Why some markets lag the turn
The laggards fall into two main categories in Montgomery's telling. First are metros whose supply peaks arrived later in the cycle, particularly in the Midwest. Those markets did not see the early post‑pandemic wave of development that targeted the Sun Belt, but strong rent performance eventually drew capital, pushing their construction peaks well behind those in faster‑moving southern metros.
As a result, markets such as Indianapolis, Columbus and Cincinnati do not get back to their pre‑pandemic average delivery pace until after 2028 in CoStar's outlook.
The second group consists of historically low‑construction markets where even moderate levels of new supply feel heavy relative to local norms. Some of these metros might have averaged deliveries of only 1.2% to 1.5% of inventory annually over the long term, Montgomery notes, but are now running "slightly above 2%."
Nationally, a 2% delivery rate would not stand out; in those markets, it is a meaningful shock. For investors accustomed to thinking in national terms, the analysis is a reminder that supply risk can look very different when scaled to local history.
The backlog that outlasts the boom
If the construction story is moving in the right direction for landlords, the leasing story is not yet there. Montgomery stresses that "normalization" in his study only tells investors when the supply shock stops intensifying; it does not mean the market is back in balance or that rent growth resumes immediately once deliveries return to historical norms.
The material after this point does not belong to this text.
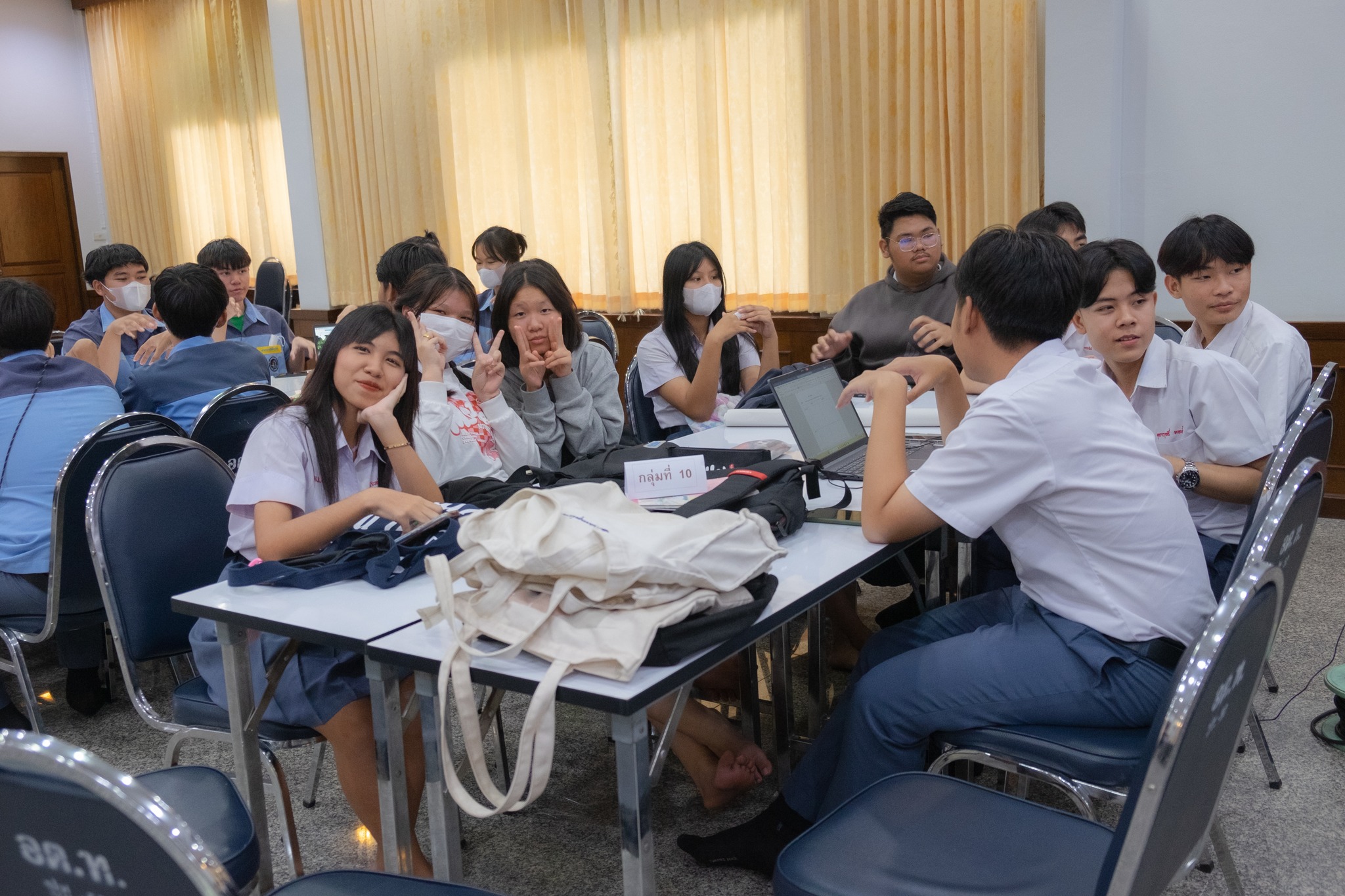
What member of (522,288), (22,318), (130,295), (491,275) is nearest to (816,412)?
(522,288)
But the distinction matters because CoStar estimates that roughly 350,000 units nationwide still need to be leased in projects delivered over the last several years.
That backlog must be absorbed before the market can return to the national vacancy rate Montgomery describes as stabilized around 7%. He illustrates the point with Dallas–Fort Worth, a market where deliveries are projected to return to their pre‑pandemic average in the third quarter of 2026. In CoStar's forecast, positive rent growth in DFW does not appear until the first quarter of 2027 and does not move above 1% until the back half of that year. The reason: roughly 19,000 units in projects delivered in 2023, 2024 and 2025 still need to lease up to reach the current stabilized vacancy rate.
"Even as deliveries normalize, there can still be a meaningful lease‑up backlog," Montgomery says. That reality underpins much of the pushback he has seen on social media, where some local observers have argued that their markets feel further from recovery than CoStar's dates suggest.
In many cases, he suggests, those reactions reflect a misunderstanding of what the normalization dates actually represent. They mark the point at which the supply wave stops building; they do not claim that rent growth or occupancy metrics snap back at the same time.
From intensifying shock to stable planning
For operators and capital allocators, the primary value of the work is in drawing a clear line between markets where supply pressure is still intensifying and those where it is finally cresting. Even if rent growth takes time to return, Montgomery argues, knowing when the supply shock ends allows owners, lenders and developers to plan in a more stable and predictable environment.
Pricing, concessions and capital‑markets strategy can be calibrated differently in markets where the headwind is still getting stronger versus those where absorption is at least no longer falling further behind new deliveries.
The broader implication for investors is that the apartment cycle is now entering a more nuanced phase. The national construction wave is clearly receding, but the path back to balance will be uneven and often slow, governed as much by leftover lease‑up obligations as by forward starts.
In that environment, Montgomery's emphasis on local history, market‑specific timing and the separation of supply normalization from full recovery offers a framework for underwriting that looks beyond the comfort of a national average.